== Selected extract ==

The above simple example illustrates the ease with which an error propagation analysis may be carried out. The example is simple, but in fact the Monte Carlo method can as easily and as straightforwardly be applied to more complicated GIS operations or spatial models (see Nackaerts et al., 1999; De Genst et al., 2001; Endreny and Wood, 2001; Canters et al., 2002, for some recent examples). The only disadvantage is that it is computationally demanding, but nowadays this can hardly be considered a real problem, particularly as the method lends itself perfectly to a parallel computing approach.

Figure 10.1 Example data sets. (a) Digital Elevation Model (metres) of a 2 x 2.5 km area in the Vorarlberg region in the Austrian Alps; (b) slope map (per cent) of the same area

Figure 10.2 Top: four simulated DEMs constructed by adding a simulated error map to the DEM of Figure 10.1. Bottom: associated slope maps

Figure 10.3 Histograms of simulated slope values (for three arbitrary locations and computed from 50 Monte Carlo runs) characterize how uncertainty in the DEM propagates to slope

From the above, some may be tempted to conclude that the problem of error propagation in GIS is solved: ‘Monte Carlo simulation solves all our problems’. Is this really true? Unfortunately, it is not. There are still a large number of important problems to be resolved. Some of them fairly easy, many of them very difficult. In this topic we will review several of them. We will explain what these problems are, and try to indicate how they may be tackled. Although the aim is to address a variety of problems, no attempt is made to be complete. Also, the discussion is biased towards problems that have a geostatistical angle to them.

[Saved data entries]
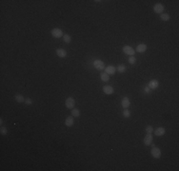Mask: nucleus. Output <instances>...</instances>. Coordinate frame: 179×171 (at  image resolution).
Returning a JSON list of instances; mask_svg holds the SVG:
<instances>
[{"mask_svg": "<svg viewBox=\"0 0 179 171\" xmlns=\"http://www.w3.org/2000/svg\"><path fill=\"white\" fill-rule=\"evenodd\" d=\"M151 154L153 158L155 159H159L161 157V150L158 147H152V151H151Z\"/></svg>", "mask_w": 179, "mask_h": 171, "instance_id": "1", "label": "nucleus"}, {"mask_svg": "<svg viewBox=\"0 0 179 171\" xmlns=\"http://www.w3.org/2000/svg\"><path fill=\"white\" fill-rule=\"evenodd\" d=\"M93 66H94V68H96V69H99V70H102V69L105 68V64L101 60H95L93 62Z\"/></svg>", "mask_w": 179, "mask_h": 171, "instance_id": "2", "label": "nucleus"}, {"mask_svg": "<svg viewBox=\"0 0 179 171\" xmlns=\"http://www.w3.org/2000/svg\"><path fill=\"white\" fill-rule=\"evenodd\" d=\"M52 35L54 36V37H55V38H60V37H62L63 36V33H62V31L60 30V29H53L52 30Z\"/></svg>", "mask_w": 179, "mask_h": 171, "instance_id": "3", "label": "nucleus"}, {"mask_svg": "<svg viewBox=\"0 0 179 171\" xmlns=\"http://www.w3.org/2000/svg\"><path fill=\"white\" fill-rule=\"evenodd\" d=\"M123 51L126 54L131 55V56L134 55V53H135V50H134L132 47H130V46H125V47H123Z\"/></svg>", "mask_w": 179, "mask_h": 171, "instance_id": "4", "label": "nucleus"}, {"mask_svg": "<svg viewBox=\"0 0 179 171\" xmlns=\"http://www.w3.org/2000/svg\"><path fill=\"white\" fill-rule=\"evenodd\" d=\"M74 104H75V101L73 98L72 97H69L66 100V106L67 108H73L74 107Z\"/></svg>", "mask_w": 179, "mask_h": 171, "instance_id": "5", "label": "nucleus"}, {"mask_svg": "<svg viewBox=\"0 0 179 171\" xmlns=\"http://www.w3.org/2000/svg\"><path fill=\"white\" fill-rule=\"evenodd\" d=\"M152 143V133H147V135L144 138V144L146 146H150Z\"/></svg>", "mask_w": 179, "mask_h": 171, "instance_id": "6", "label": "nucleus"}, {"mask_svg": "<svg viewBox=\"0 0 179 171\" xmlns=\"http://www.w3.org/2000/svg\"><path fill=\"white\" fill-rule=\"evenodd\" d=\"M158 86H159V82L157 80H152V81H150V83L148 85V87L151 90H155V89L158 88Z\"/></svg>", "mask_w": 179, "mask_h": 171, "instance_id": "7", "label": "nucleus"}, {"mask_svg": "<svg viewBox=\"0 0 179 171\" xmlns=\"http://www.w3.org/2000/svg\"><path fill=\"white\" fill-rule=\"evenodd\" d=\"M153 11L156 13H162L164 11V6L162 4H155L153 7Z\"/></svg>", "mask_w": 179, "mask_h": 171, "instance_id": "8", "label": "nucleus"}, {"mask_svg": "<svg viewBox=\"0 0 179 171\" xmlns=\"http://www.w3.org/2000/svg\"><path fill=\"white\" fill-rule=\"evenodd\" d=\"M131 105V102H130V99L128 97H124L121 101V106H123L124 108H128Z\"/></svg>", "mask_w": 179, "mask_h": 171, "instance_id": "9", "label": "nucleus"}, {"mask_svg": "<svg viewBox=\"0 0 179 171\" xmlns=\"http://www.w3.org/2000/svg\"><path fill=\"white\" fill-rule=\"evenodd\" d=\"M116 71V68H114L113 66H108L105 68V72L107 74H114Z\"/></svg>", "mask_w": 179, "mask_h": 171, "instance_id": "10", "label": "nucleus"}, {"mask_svg": "<svg viewBox=\"0 0 179 171\" xmlns=\"http://www.w3.org/2000/svg\"><path fill=\"white\" fill-rule=\"evenodd\" d=\"M56 53H57L58 56L61 57V58H64V57L67 56V51H66L65 49H56Z\"/></svg>", "mask_w": 179, "mask_h": 171, "instance_id": "11", "label": "nucleus"}, {"mask_svg": "<svg viewBox=\"0 0 179 171\" xmlns=\"http://www.w3.org/2000/svg\"><path fill=\"white\" fill-rule=\"evenodd\" d=\"M103 91H104L106 94H112V93L114 92V90H113V88L111 87V86H105V87L103 88Z\"/></svg>", "mask_w": 179, "mask_h": 171, "instance_id": "12", "label": "nucleus"}, {"mask_svg": "<svg viewBox=\"0 0 179 171\" xmlns=\"http://www.w3.org/2000/svg\"><path fill=\"white\" fill-rule=\"evenodd\" d=\"M146 49H147V45L146 44H140V45H138L136 47V51L140 52V53L146 51Z\"/></svg>", "mask_w": 179, "mask_h": 171, "instance_id": "13", "label": "nucleus"}, {"mask_svg": "<svg viewBox=\"0 0 179 171\" xmlns=\"http://www.w3.org/2000/svg\"><path fill=\"white\" fill-rule=\"evenodd\" d=\"M165 132H166V130H165L164 127H158L156 130L154 131V134L156 136H163L165 134Z\"/></svg>", "mask_w": 179, "mask_h": 171, "instance_id": "14", "label": "nucleus"}, {"mask_svg": "<svg viewBox=\"0 0 179 171\" xmlns=\"http://www.w3.org/2000/svg\"><path fill=\"white\" fill-rule=\"evenodd\" d=\"M65 125H67V126H72V125H73V117L72 116H70V117H68L67 119H66Z\"/></svg>", "mask_w": 179, "mask_h": 171, "instance_id": "15", "label": "nucleus"}, {"mask_svg": "<svg viewBox=\"0 0 179 171\" xmlns=\"http://www.w3.org/2000/svg\"><path fill=\"white\" fill-rule=\"evenodd\" d=\"M14 100H15V101H16L17 103L25 102V99H24L23 95H21V94H16V95L14 96Z\"/></svg>", "mask_w": 179, "mask_h": 171, "instance_id": "16", "label": "nucleus"}, {"mask_svg": "<svg viewBox=\"0 0 179 171\" xmlns=\"http://www.w3.org/2000/svg\"><path fill=\"white\" fill-rule=\"evenodd\" d=\"M100 77H101V80H102V81H104V82H108V81L110 80L109 74H107L106 72H103V73H101Z\"/></svg>", "mask_w": 179, "mask_h": 171, "instance_id": "17", "label": "nucleus"}, {"mask_svg": "<svg viewBox=\"0 0 179 171\" xmlns=\"http://www.w3.org/2000/svg\"><path fill=\"white\" fill-rule=\"evenodd\" d=\"M72 115L73 117H79V116H80V111H79V109H77V108H72Z\"/></svg>", "mask_w": 179, "mask_h": 171, "instance_id": "18", "label": "nucleus"}, {"mask_svg": "<svg viewBox=\"0 0 179 171\" xmlns=\"http://www.w3.org/2000/svg\"><path fill=\"white\" fill-rule=\"evenodd\" d=\"M160 18L163 20V21H169L170 20V15L168 13H162L160 15Z\"/></svg>", "mask_w": 179, "mask_h": 171, "instance_id": "19", "label": "nucleus"}, {"mask_svg": "<svg viewBox=\"0 0 179 171\" xmlns=\"http://www.w3.org/2000/svg\"><path fill=\"white\" fill-rule=\"evenodd\" d=\"M117 70L120 72V73H124L126 71V66L125 65H119L118 68H117Z\"/></svg>", "mask_w": 179, "mask_h": 171, "instance_id": "20", "label": "nucleus"}, {"mask_svg": "<svg viewBox=\"0 0 179 171\" xmlns=\"http://www.w3.org/2000/svg\"><path fill=\"white\" fill-rule=\"evenodd\" d=\"M123 116L125 118H129L131 116V111L128 109V108H125L123 111Z\"/></svg>", "mask_w": 179, "mask_h": 171, "instance_id": "21", "label": "nucleus"}, {"mask_svg": "<svg viewBox=\"0 0 179 171\" xmlns=\"http://www.w3.org/2000/svg\"><path fill=\"white\" fill-rule=\"evenodd\" d=\"M128 61H129V63H130V64L134 65V64H135V62H136V58H135V57H134V55H132V56L129 57Z\"/></svg>", "mask_w": 179, "mask_h": 171, "instance_id": "22", "label": "nucleus"}, {"mask_svg": "<svg viewBox=\"0 0 179 171\" xmlns=\"http://www.w3.org/2000/svg\"><path fill=\"white\" fill-rule=\"evenodd\" d=\"M0 133H1L2 135H6V134L8 133L7 128H6V127H4V126H1V128H0Z\"/></svg>", "mask_w": 179, "mask_h": 171, "instance_id": "23", "label": "nucleus"}, {"mask_svg": "<svg viewBox=\"0 0 179 171\" xmlns=\"http://www.w3.org/2000/svg\"><path fill=\"white\" fill-rule=\"evenodd\" d=\"M63 37H64V41H65L66 43H70L71 40H72V38H71V36H70L69 34H65Z\"/></svg>", "mask_w": 179, "mask_h": 171, "instance_id": "24", "label": "nucleus"}, {"mask_svg": "<svg viewBox=\"0 0 179 171\" xmlns=\"http://www.w3.org/2000/svg\"><path fill=\"white\" fill-rule=\"evenodd\" d=\"M146 131H147V133H152V132L153 131L152 126V125H147V126H146Z\"/></svg>", "mask_w": 179, "mask_h": 171, "instance_id": "25", "label": "nucleus"}, {"mask_svg": "<svg viewBox=\"0 0 179 171\" xmlns=\"http://www.w3.org/2000/svg\"><path fill=\"white\" fill-rule=\"evenodd\" d=\"M25 103H26L27 105H32V104H33V101H32V99L28 98V99H26V100H25Z\"/></svg>", "mask_w": 179, "mask_h": 171, "instance_id": "26", "label": "nucleus"}, {"mask_svg": "<svg viewBox=\"0 0 179 171\" xmlns=\"http://www.w3.org/2000/svg\"><path fill=\"white\" fill-rule=\"evenodd\" d=\"M145 91L147 92V93H150V92H151V89H150L149 87H146V88H145Z\"/></svg>", "mask_w": 179, "mask_h": 171, "instance_id": "27", "label": "nucleus"}, {"mask_svg": "<svg viewBox=\"0 0 179 171\" xmlns=\"http://www.w3.org/2000/svg\"><path fill=\"white\" fill-rule=\"evenodd\" d=\"M0 125H3V120L2 119H0Z\"/></svg>", "mask_w": 179, "mask_h": 171, "instance_id": "28", "label": "nucleus"}]
</instances>
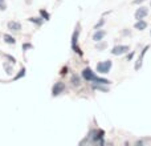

== Instructions for the task ==
In the passage on error propagation in GIS, copy out everything from "The above simple" down to "parallel computing approach.".

== Result below ==
The above simple example illustrates the ease with which an error propagation analysis may be carried out. The example is simple, but in fact the Monte Carlo method can as easily and as straightforwardly be applied to more complicated GIS operations or spatial models (see Nackaerts et al., 1999; De Genst et al., 2001; Endreny and Wood, 2001; Canters et al., 2002, for some recent examples). The only disadvantage is that it is computationally demanding, but nowadays this can hardly be considered a real problem, particularly as the method lends itself perfectly to a parallel computing approach.